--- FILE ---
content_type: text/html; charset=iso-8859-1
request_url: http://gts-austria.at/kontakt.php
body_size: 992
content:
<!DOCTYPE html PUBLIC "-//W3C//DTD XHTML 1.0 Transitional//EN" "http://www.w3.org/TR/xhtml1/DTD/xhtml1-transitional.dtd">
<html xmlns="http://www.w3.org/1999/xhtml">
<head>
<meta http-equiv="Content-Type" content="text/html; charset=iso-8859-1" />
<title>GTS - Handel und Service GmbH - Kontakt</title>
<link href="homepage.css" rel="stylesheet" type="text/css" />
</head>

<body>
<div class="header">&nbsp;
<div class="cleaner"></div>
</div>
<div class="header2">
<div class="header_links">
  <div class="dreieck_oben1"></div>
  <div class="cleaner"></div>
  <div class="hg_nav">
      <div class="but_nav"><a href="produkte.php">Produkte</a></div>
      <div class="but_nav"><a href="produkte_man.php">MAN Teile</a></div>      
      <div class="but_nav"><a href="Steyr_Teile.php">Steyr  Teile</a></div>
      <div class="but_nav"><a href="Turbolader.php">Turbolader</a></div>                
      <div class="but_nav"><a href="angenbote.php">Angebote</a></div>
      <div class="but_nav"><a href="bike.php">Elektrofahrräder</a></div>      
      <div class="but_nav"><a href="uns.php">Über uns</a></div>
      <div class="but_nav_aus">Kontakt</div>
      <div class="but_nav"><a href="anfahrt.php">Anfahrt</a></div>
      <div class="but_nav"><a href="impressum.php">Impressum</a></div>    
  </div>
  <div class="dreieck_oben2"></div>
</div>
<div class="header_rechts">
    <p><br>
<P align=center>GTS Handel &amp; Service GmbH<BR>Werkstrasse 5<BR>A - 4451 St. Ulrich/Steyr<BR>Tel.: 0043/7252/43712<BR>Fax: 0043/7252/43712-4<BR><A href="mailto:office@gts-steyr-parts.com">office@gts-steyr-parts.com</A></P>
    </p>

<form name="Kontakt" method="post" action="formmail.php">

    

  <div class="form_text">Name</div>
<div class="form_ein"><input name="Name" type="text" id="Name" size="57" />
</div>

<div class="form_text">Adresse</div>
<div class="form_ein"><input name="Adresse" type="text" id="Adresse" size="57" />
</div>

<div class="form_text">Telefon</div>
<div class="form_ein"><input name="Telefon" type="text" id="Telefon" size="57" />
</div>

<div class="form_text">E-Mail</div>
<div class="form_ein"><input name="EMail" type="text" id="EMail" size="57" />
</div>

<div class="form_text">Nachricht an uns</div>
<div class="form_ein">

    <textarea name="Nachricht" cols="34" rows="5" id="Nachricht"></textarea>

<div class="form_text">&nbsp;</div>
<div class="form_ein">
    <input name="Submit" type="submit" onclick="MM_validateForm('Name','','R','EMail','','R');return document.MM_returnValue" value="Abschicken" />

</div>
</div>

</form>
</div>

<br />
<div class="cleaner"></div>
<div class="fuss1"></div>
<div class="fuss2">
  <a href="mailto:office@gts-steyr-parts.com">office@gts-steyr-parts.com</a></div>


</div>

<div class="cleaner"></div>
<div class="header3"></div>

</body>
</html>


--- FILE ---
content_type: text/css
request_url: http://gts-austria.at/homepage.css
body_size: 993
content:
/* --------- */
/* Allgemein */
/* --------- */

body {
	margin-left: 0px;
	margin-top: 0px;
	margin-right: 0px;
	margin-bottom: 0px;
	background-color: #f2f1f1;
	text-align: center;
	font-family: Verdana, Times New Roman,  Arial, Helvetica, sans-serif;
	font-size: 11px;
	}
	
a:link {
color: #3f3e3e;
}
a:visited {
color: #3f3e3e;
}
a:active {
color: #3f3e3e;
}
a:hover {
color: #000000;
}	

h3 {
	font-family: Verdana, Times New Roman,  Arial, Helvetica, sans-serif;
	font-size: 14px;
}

• EXERCISE DIRECTIONS:
If a line in the records has the word "Service", copy that line.

• TASK RESULT:
<title>GTS - Handel und Service GmbH - Kontakt</title>
<P align=center>GTS Handel &amp; Service GmbH<BR>Werkstrasse 5<BR>A - 4451 St. Ulrich/Steyr<BR>Tel.: 0043/7252/43712<BR>Fax: 0043/7252/43712-4<BR><A href="mailto:office@gts-steyr-parts.com">office@gts-steyr-parts.com</A></P>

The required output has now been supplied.